The Puzzle of Low Interest Rates

In the evolution of the U.S. economy over the past four decades, one fact stands out as especially puzzling: the large and fairly steady decline in interest rates.

Consider what has happened to three key benchmarks. In September 1981, the 10-year Treasury note yielded over 15 percent. Today, it yields less than 1 percent. Over the same period, the critical short-term rate set by the Federal Reserve, the federal funds rate, has fallen to nearly zero from about 16 percent, and the rate on 30-year mortgages has dropped below 3 percent from over 18 percent.

What accounts for this decline, and what does it imply for personal and public decision-making? Some answers are clear, but many more are elusive.

One reason for the interest rate decline is a drop in inflation expectations. As the economist Irving Fisher noted almost a century ago, when bond investors expect high inflation, they anticipate that repayment will be made in significantly less valuable dollars, and they demand a higher interest rate to compensate. When expected inflation falls, as it has over the past 40 years, interest rates typically do as well.

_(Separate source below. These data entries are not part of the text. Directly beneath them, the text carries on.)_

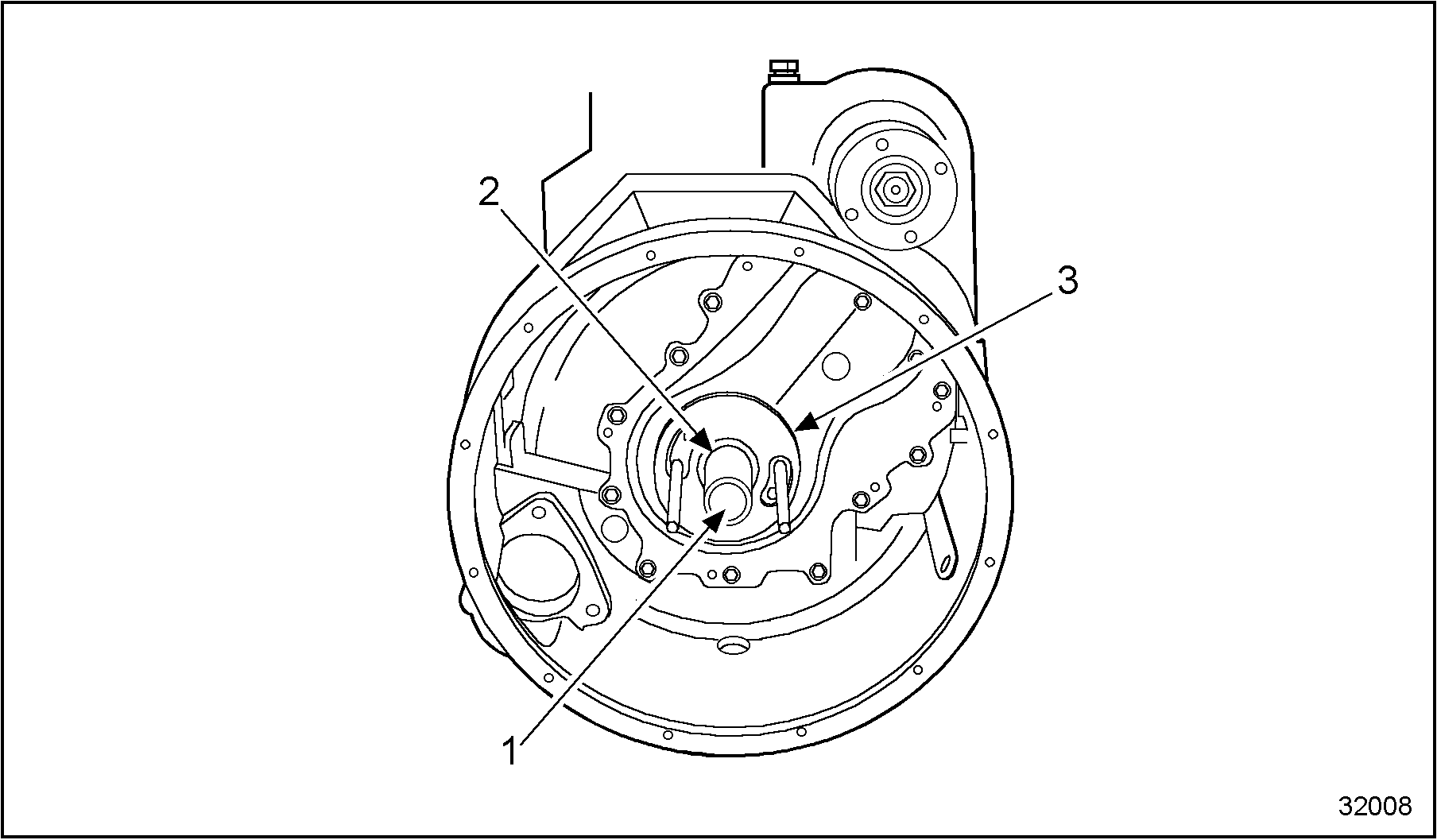 2
3
1
32008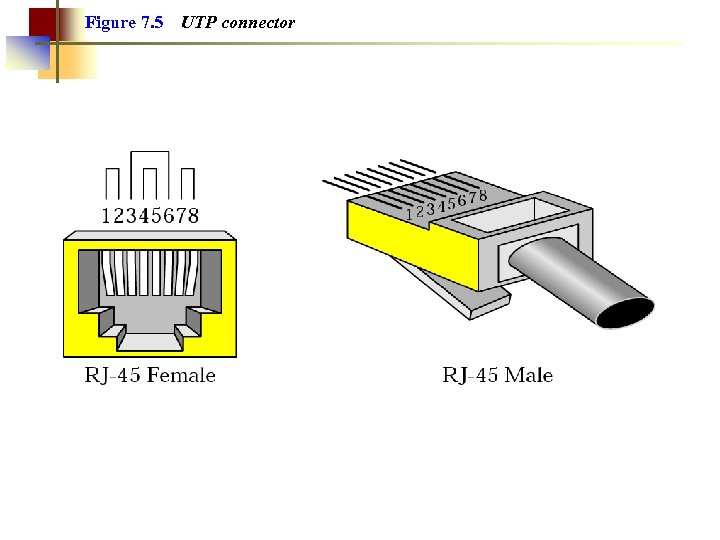 Figure 7.5 UTP connector

12345678

RJ-45 Female

12345678

RJ-45 Male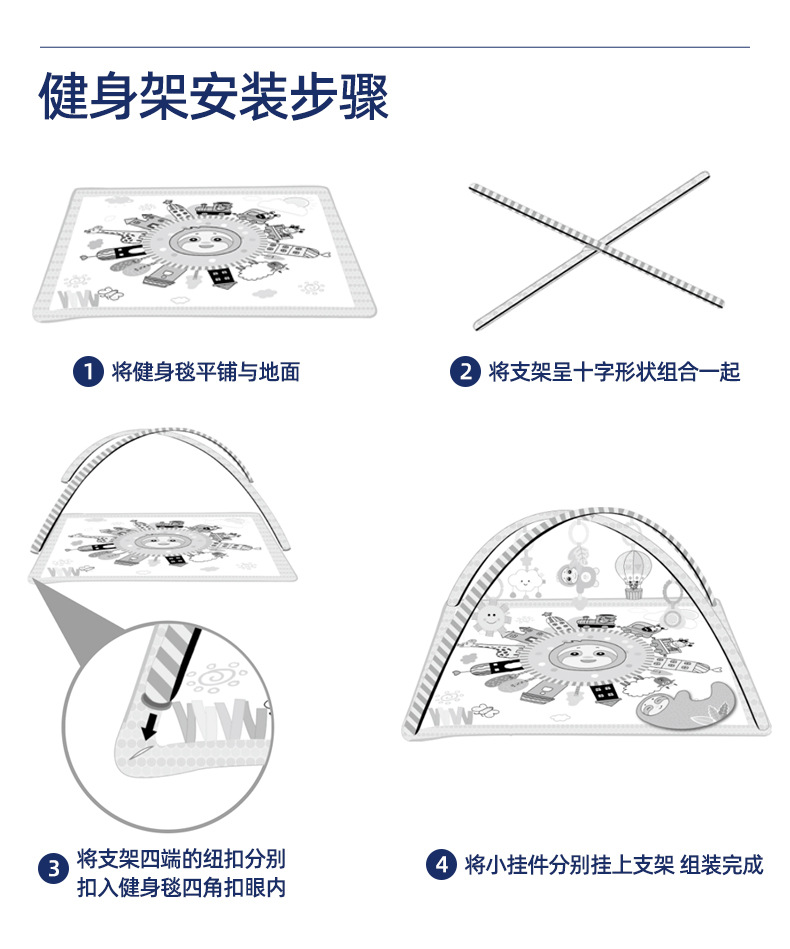 健身架安装步骤

1 将健身毯平铺与地面

2 将支架呈十字形状组合一起

3 将支架四端的纽扣分别扣入健身毯四角扣眼内

4 将小挂件分别挂上支架 组装完成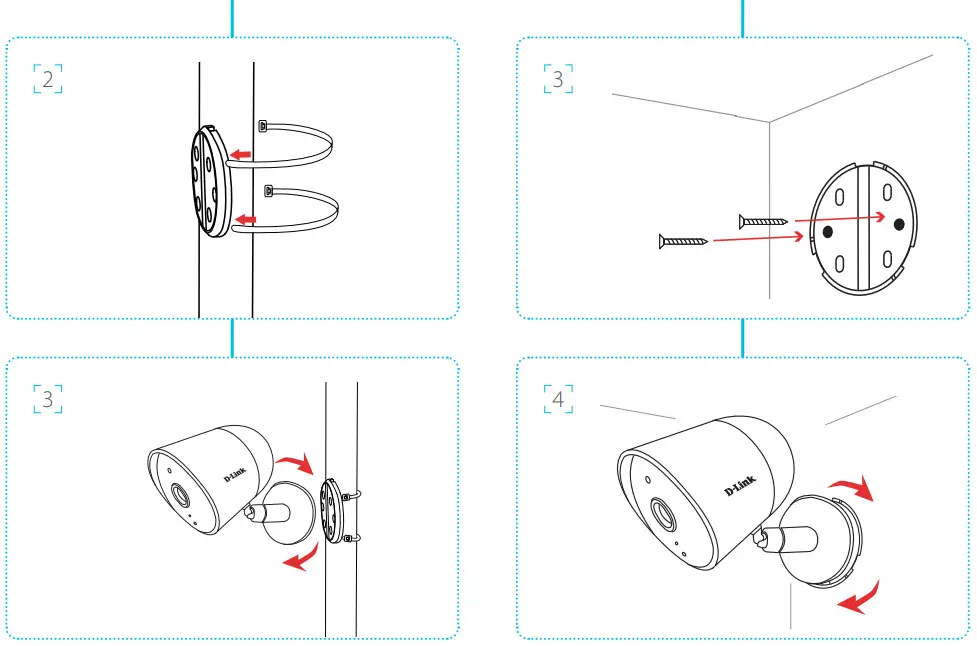 2

3

3

D-Link

4

D-Link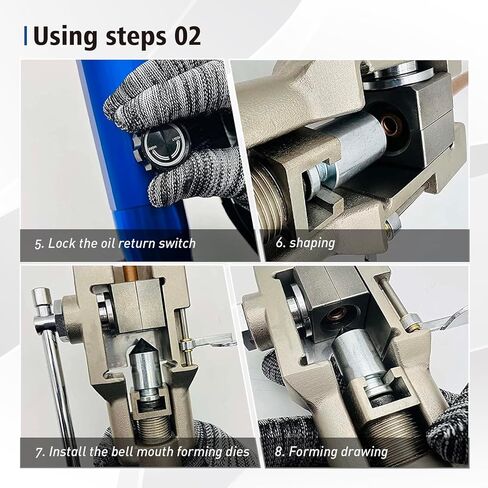 Using steps 02

5. Lock the oil return switch

6. shaping

7. Install the bell mouth forming dies

8. Forming drawing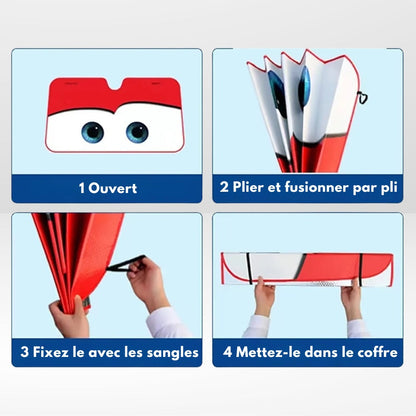 1 Ouvert

2 Plier et fusionner par pli

3 Fixez le avec les sangles

4 Mettez-le dans le coffre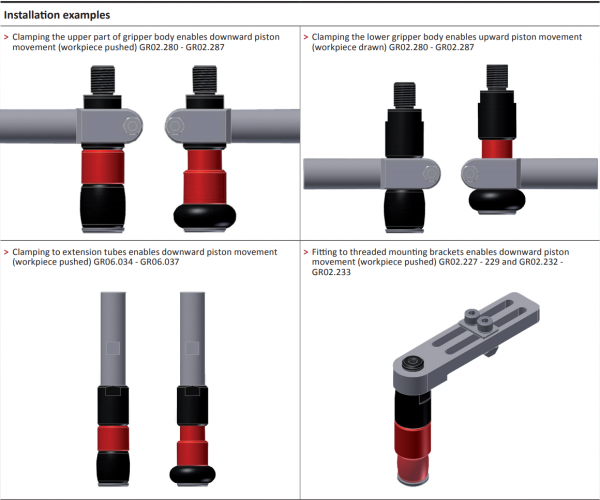 Installation examples

> Clamping the upper part of gripper body enables downward piston movement (workpiece pushed) GR02.280 - GR02.287

> Clamping the lower gripper body enables upward piston movement (workpiece drawn) GR02.280 - GR02.287

> Clamping to extension tubes enables downward piston movement (workpiece pushed) GR06.034 - GR06.037

> Fitting to threaded mounting brackets enables downward piston movement (workpiece pushed) GR02.227 - 229 and GR02.232 - GR02.233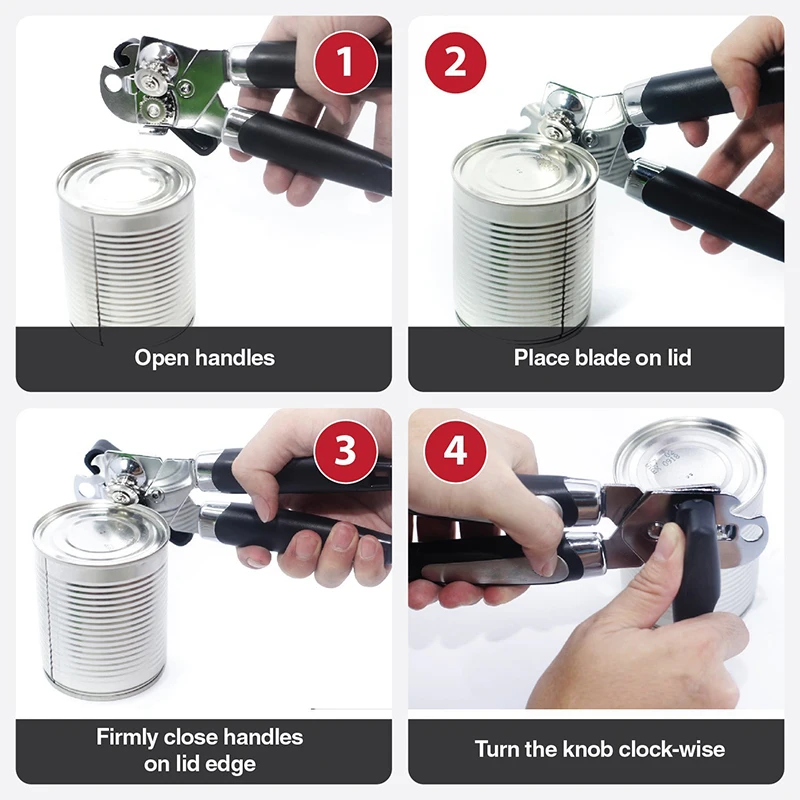 1

Open handles

2

Place blade on lid

3

Firmly close handles on lid edge

4

Turn the knob clock-wise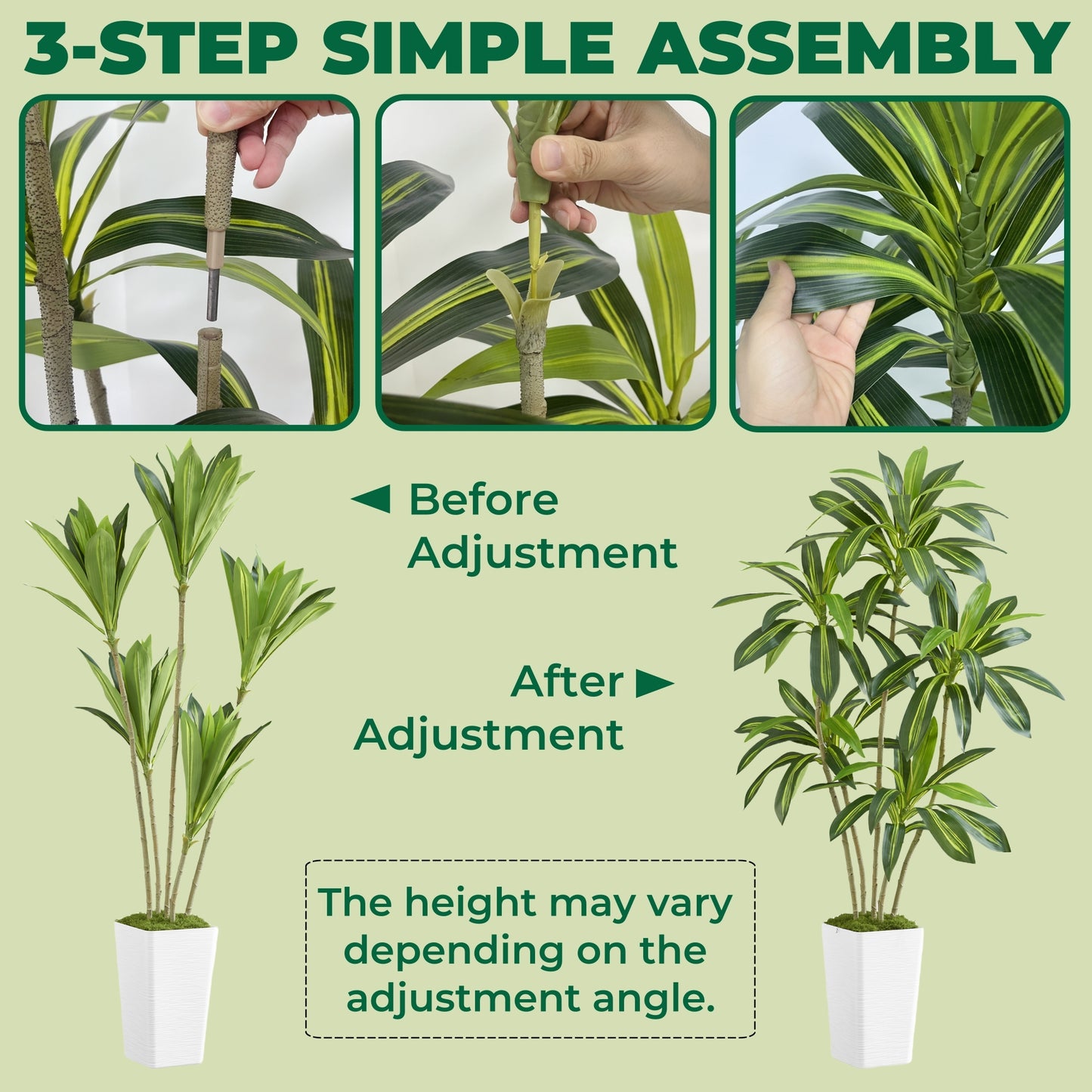 3-STEP SIMPLE ASSEMBLY

◄ Before Adjustment

After ► Adjustment

The height may vary depending on the adjustment angle.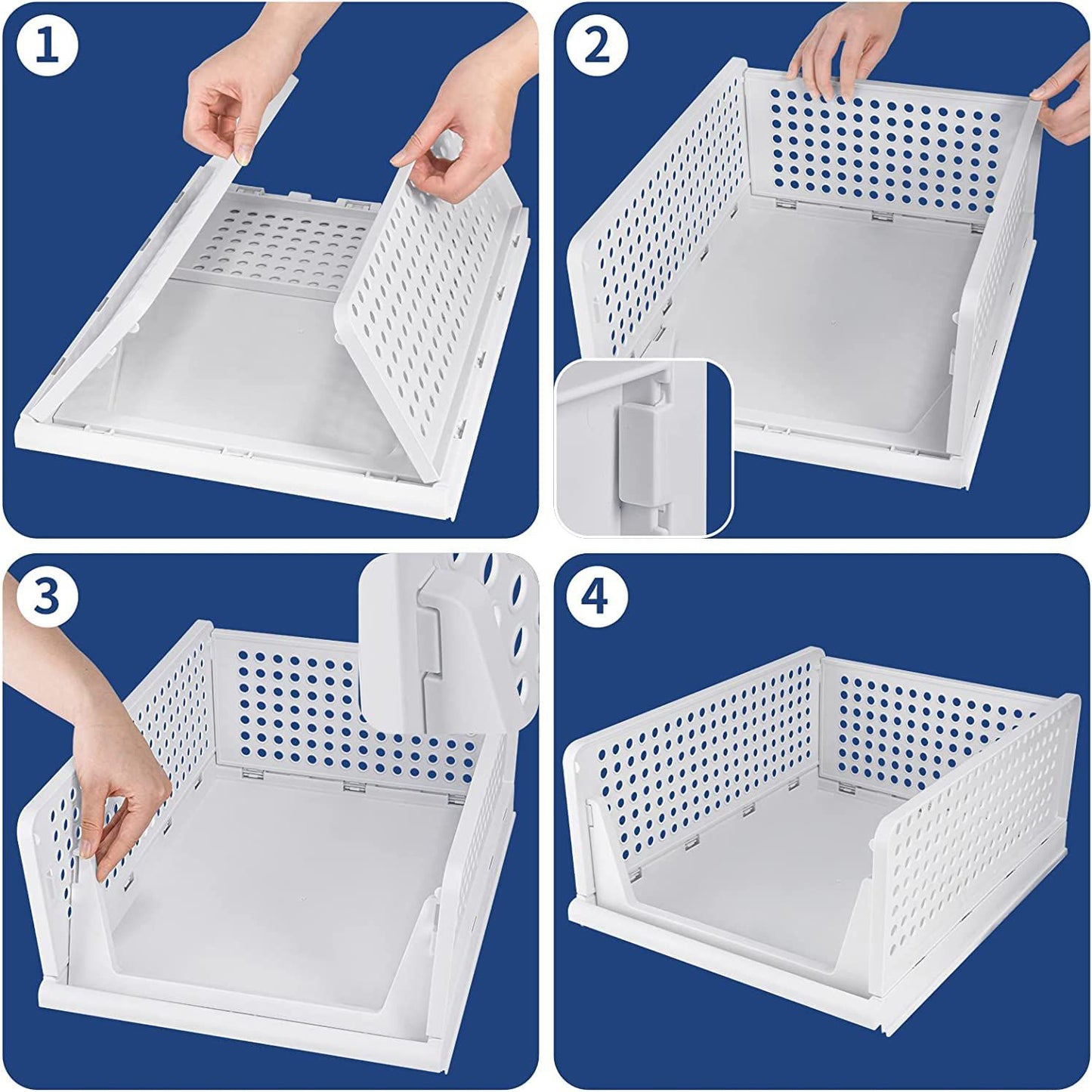 1

2

3

4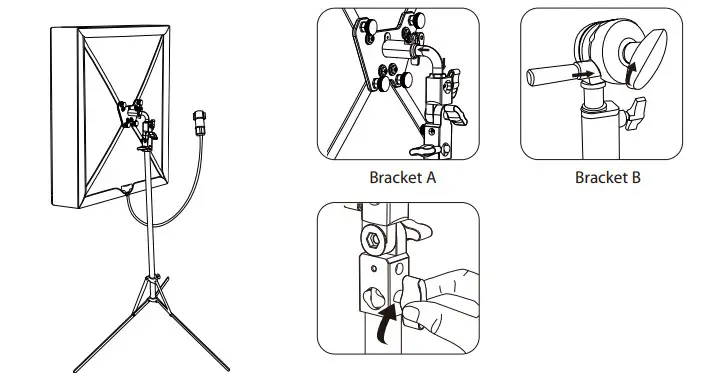 Bracket A

Bracket B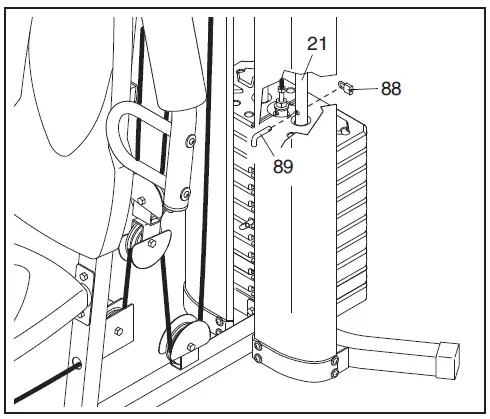 21
88
89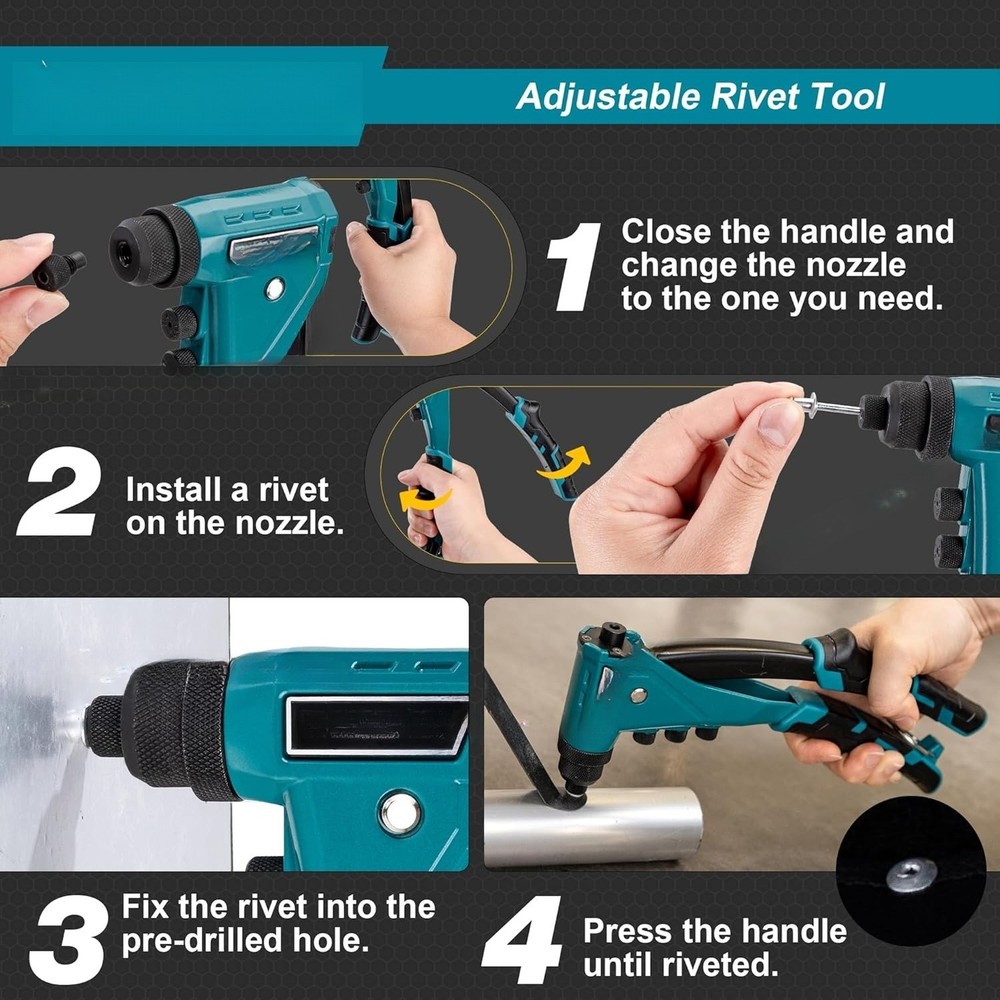 Adjustable Rivet Tool

1 Close the handle and change the nozzle to the one you need.

2 Install a rivet on the nozzle.

3 Fix the rivet into the pre-drilled hole.

4 Press the handle until riveted.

But this so-called Fisher effect is only a piece of the puzzle. According the University of Michigan’s survey of consumers, expected inflation fell 4.3 percentage points from September 1981 to September 2020, explaining only about a third of the decline in interest rates. The remaining question is why inflation-adjusted interest rates — what economists call real interest rates — have declined so substantially.

It may be tempting to blame the Fed and specifically its recent chairs, Jerome H. Powell and Janet L. Yellen, whom President-elect Joseph R. Biden Jr. has nominated to become Treasury secretary. After all, the Fed sets interest rates, doesn’t it?

In the short run, yes, but not in the long run. The Fed aims to set interest rates at levels that will produce full employment and stable prices. This level is sometimes called the natural rate of interest. The natural rate is determined not by the central bank but by deeper market forces that govern people’s supply of savings and businesses’ demand for capital. When the Fed sets low rates, it is acting more like a messenger, telling us that the economy needs them to maintain equilibrium.

Several hypotheses might explain the decline in the natural rate of interest:

As income inequality has risen over the past few decades, resources have shifted from poorer households to richer ones. To the extent that the rich have higher propensities to save, more money flows into capital markets to fund investment.

The Chinese economy has grown rapidly in recent years, and China has a high saving rate. As this vast pool of savings flows into capital markets, interest rates around the world fall.

Events like the financial crisis of 2008 and the current pandemic are vivid reminders of how uncertain life is and may have increased people’s aversion to risk. Their increased precautionary saving and especially their greater demand for safe assets drive down interest rates.

Since the 1970s, average economic growth has slowed, perhaps because of a slower technological advance. A decline in growth reduces the demand for new capital investment, pushing down interest rates.

Old technologies, such as railroads and auto factories, required large capital investments. New technologies, like those developed in Silicon Valley, may be less capital-intensive. Reduced demand for capital lowers interest rates.

Some economists, most notably the New York University professor Thomas Philippon, have suggested that the economy is less competitive than it once was. Businesses with increasing market power not only raise their prices but also invest less. Again, reduced demand for capital puts downward pressure on interest rates.

Which of these hypotheses is right? The question is an active area of research. Very likely, a combination of these forces is at work.

Some of the implications of low interest rates are already clear. For example, a balanced portfolio of half stocks and half bonds has historically earned a return of 8.2 percent, or about 5 percent after inflation. My guess is that a more plausible projection is an inflation-adjusted return of about 3 percent.

That means that institutions like universities that use the return on their endowments to fund their activities will need to tighten their belts. It also means that individuals will need to rethink retirement saving. According to my calculations, to support any given level of spending for a 20-year retirement, a person’s nest egg entering retirement needs to be 19 percent larger. For much the same reason, public and private pension plans are probably more underfunded than current estimates suggest.

There are, however, also upsides to the decline in interest rates. Young families looking to buy homes, for example, benefit from the lower cost of mortgage financing.

Some economists have suggested that with interest rates so low, the government need not worry much about increases in government debt. That is probably right, to a degree. Although government debt is near its highest point as a percentage of gross domestic product, servicing it hasn’t been a problem.

But interest rates could always return to more normal levels. If so, servicing the debt would become more costly.

Moreover, some of the causes of low interest rates might give reason for concern. For example, if they reflect low growth expectations, then counting on strong growth to reduce the debt-to-G.D.P. ratio, as the United States did after World War II, might not be an option.

In the end, low interest rates are a double-edged sword. We don’t yet know which edge will be sharper.

N. Gregory Mankiw is the Robert M. Beren professor of economics at Harvard.